🤖 AI Summary
This paper studies the Prize-Collecting Forest problem with submodular penalties: given a graph with edge costs and a submodular penalty function over vertex subsets, the goal is to find a forest minimizing the sum of edge costs and the penalty incurred by uncovered vertices, subject to partial cut-connectivity constraints. We present the first 2-approximation algorithm for this general model—improving upon the previous best ratio of 2.54 and matching the optimal approximation bound for the basic Constrained Forest problem. Our method extends the Goemans–Williamson two-level LP relaxation framework; we design a novel rounding scheme leveraging the diminishing-return property of submodular functions and introduce a potential-function analysis to simultaneously ensure feasibility and cost control. The resulting algorithm strictly dominates prior approaches and yields tight theoretical guarantees for important special cases—including the Steiner Forest problem—thereby establishing a new paradigm for penalty-based network design.
📝 Abstract
Constrained forest problems form a class of graph problems where specific connectivity requirements for certain cuts within the graph must be satisfied by selecting the minimum-cost set of edges.

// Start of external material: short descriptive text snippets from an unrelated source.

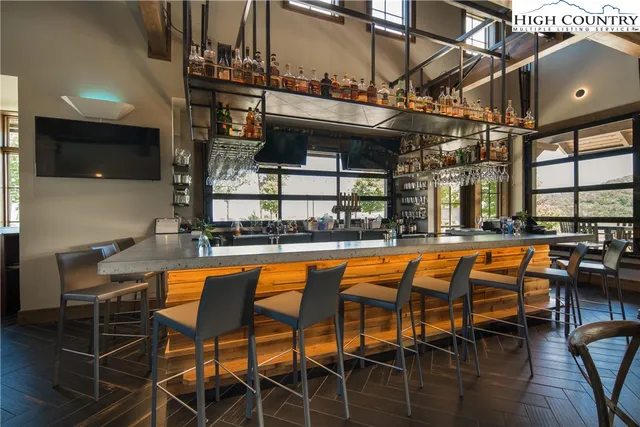 a view of a lake with a yard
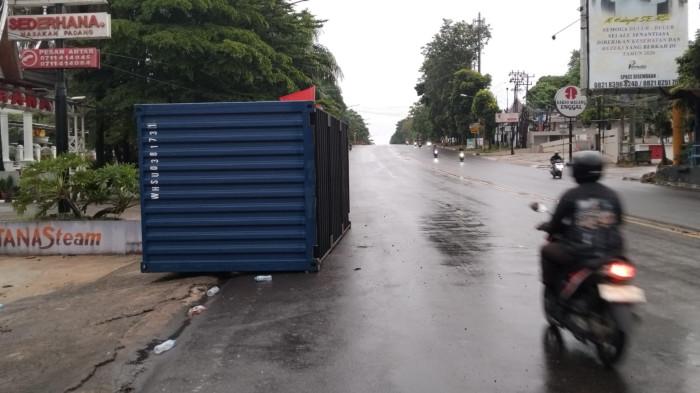 KECELAKAAN - Kontainer yang masih berada di TKP kecelakaan di Jalan Demang Lebar Daun Palembang, Sabtu (14/3/2026). Kecelakaan terjadi saat truk kontainer tabrak halte dan warung makan.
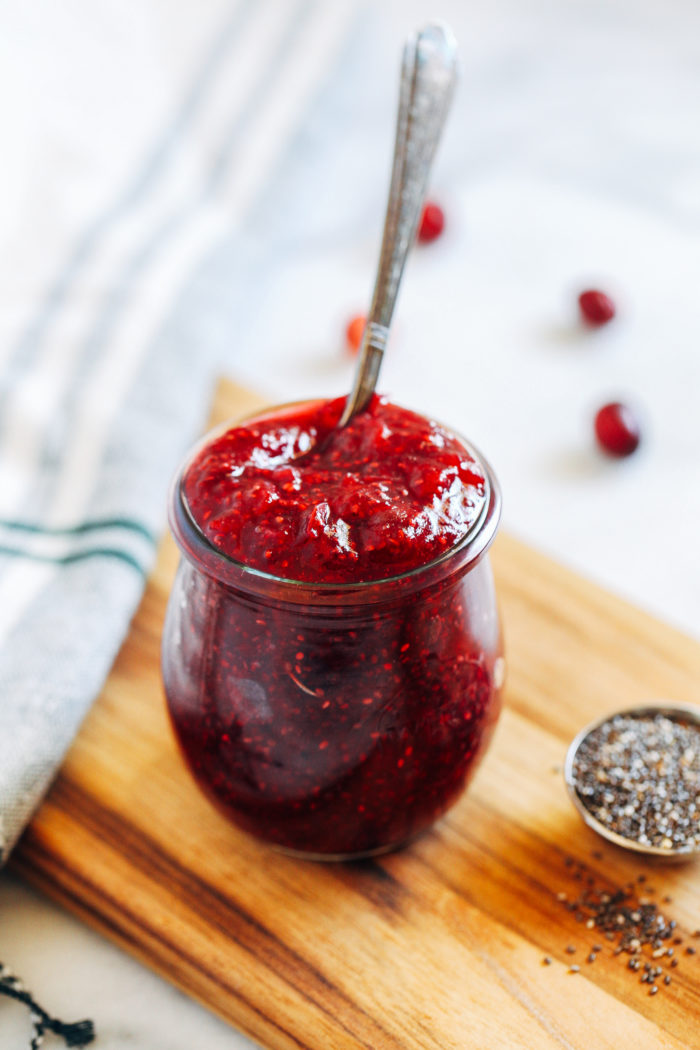 Cranberry Chia Jam- this simple cranberry jam is bursting with antioxidants and healthy fats. Perfect for topping toast, oatmeal, waffles or pancakes!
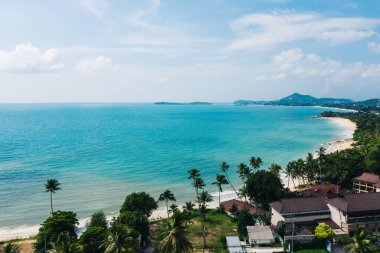 Turkuaz berrak deniz suyuyla beyaz kumsal manzarası. Kumsalda otelleri olan resimli gölün kuş bakışı panoramik manzarası. Tayland 'da nüfuslu bir ada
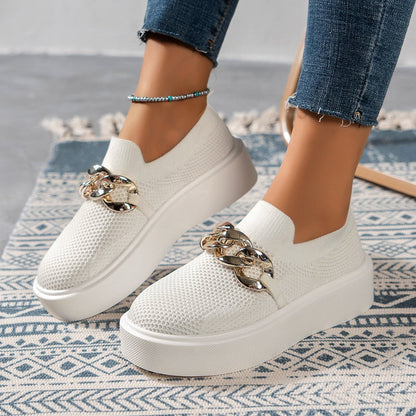 Weiße Damen-Sneaker mit Plateau, Strickmuster und goldener Kettendekoration, getragen auf blauem Teppich. Modische Freizeitschuhe für Damen.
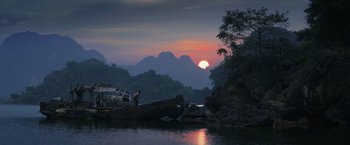 Movie still from “Kong: Skull Island” (2017), directed by Jordan Vogt-Roberts – A man standing on a boat in the middle of a river; Extreme Wide shot, Low angle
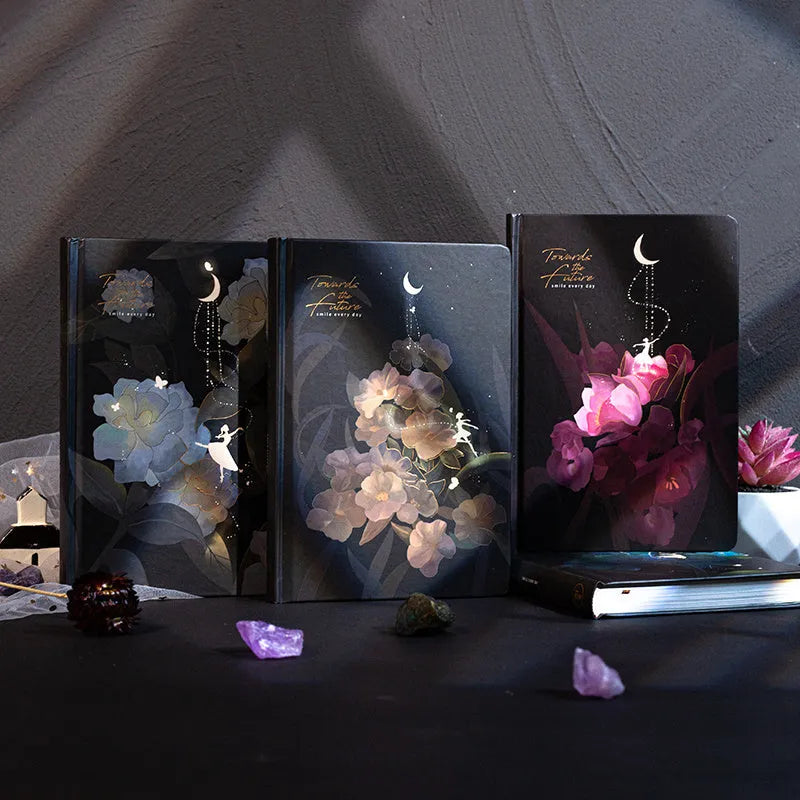 A5 notebook with luminous holographic cover open to show colour illustration on inside pages.
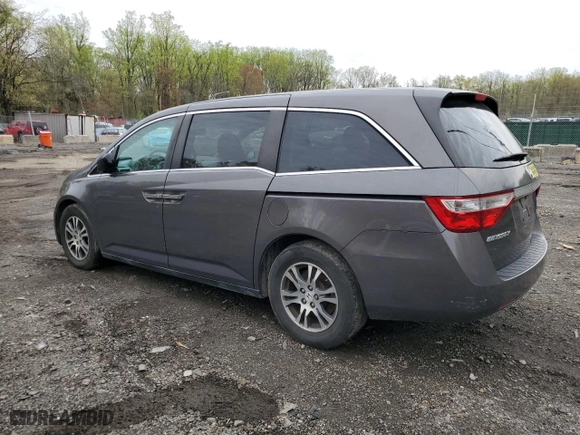 2012 Honda Odyssey EX-L with VIN 5FNRL5H62CB079729, listed as a Copart auction lot 52068685 with 181,468 mi miles and Salvage Title. Bid and sale history available at carsss.com. Image 2.
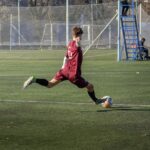 Teenager in action kicking a soccer ball during an outdoor match on a sunny day.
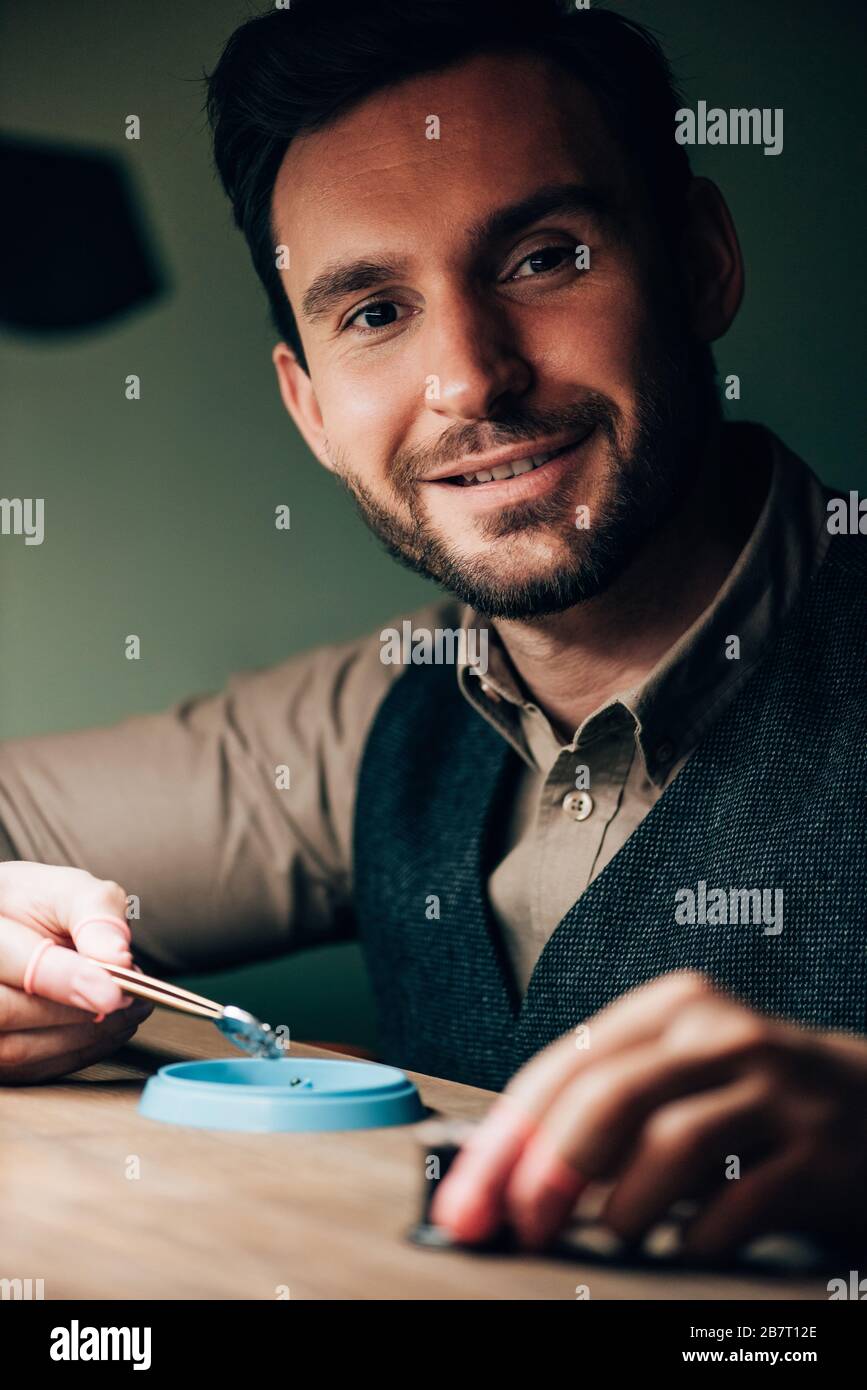 Bell'orologiaio sorridente alla macchina fotografica mentre lavora con le parti dell'orologio al tavolo Foto Stock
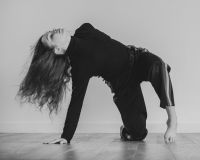 A dancer arches their back with both feet and one hand on the floor. The picture is in black and white. The dancer is wearing dark clothing and has long dark hair. The floor is shiny and wooden
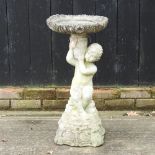 A reconstituted stone cherub bird bath,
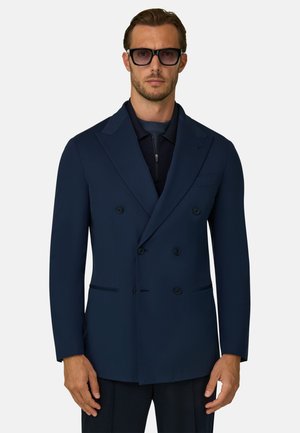 Mand iført sorte solbriller og en dobbeltradet navy blazer over en mørk lynlåstrøje, stående mod en ensfarvet baggrund.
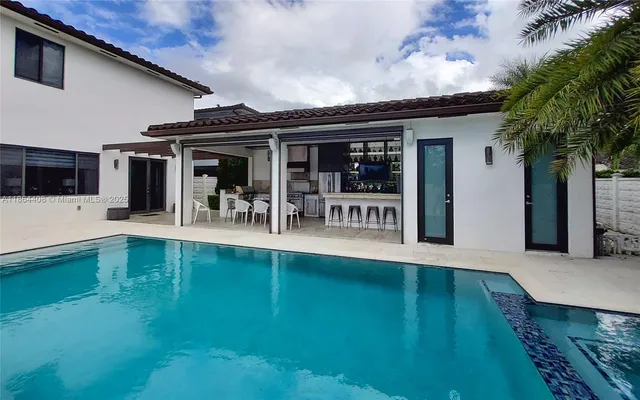 a view of backyard with swimming pool and seating space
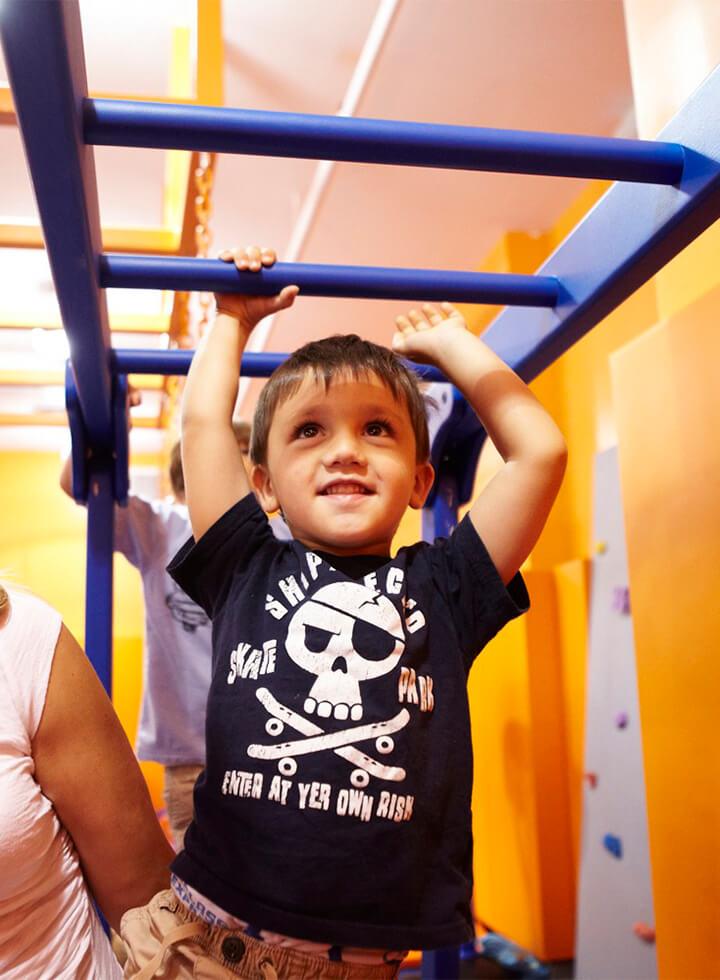 monkey bars smiling boy weird crop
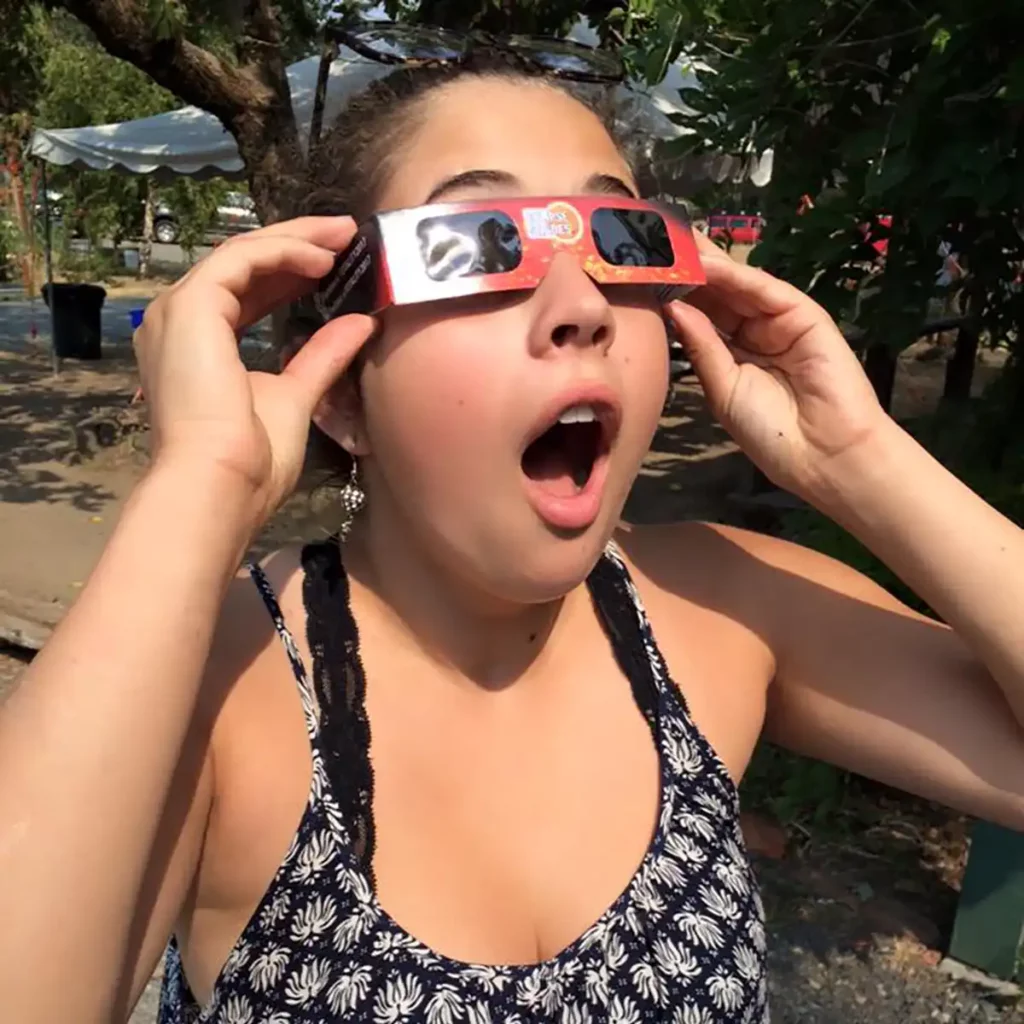 Girl viewing eclipse using protective glasses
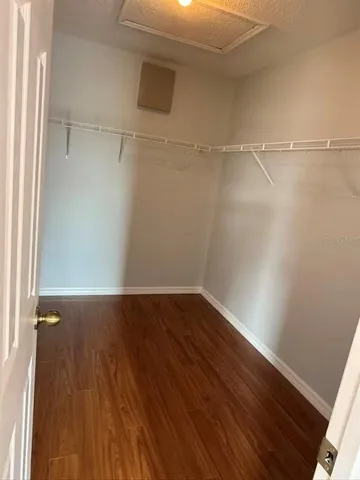 a view of a room with wooden floor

The prize-collecting version of these problems introduces flexibility by allowing penalties to be paid to ignore some connectivity requirements. Goemans and Williamson introduced a general technique and developed a 2-approximation algorithm for constrained forest problems. Further, Sharma, Swamy, and Williamson extended this work by developing a 2.54-approximation algorithm for the prize-collecting version of these problems. Motivated by the generality of their framework, which includes problems such as Steiner trees, Steiner forests, and their variants, we pursued further exploration. We present a significant improvement by achieving a 2-approximation algorithm for this general model, matching the approximation factor of the constrained forest problems.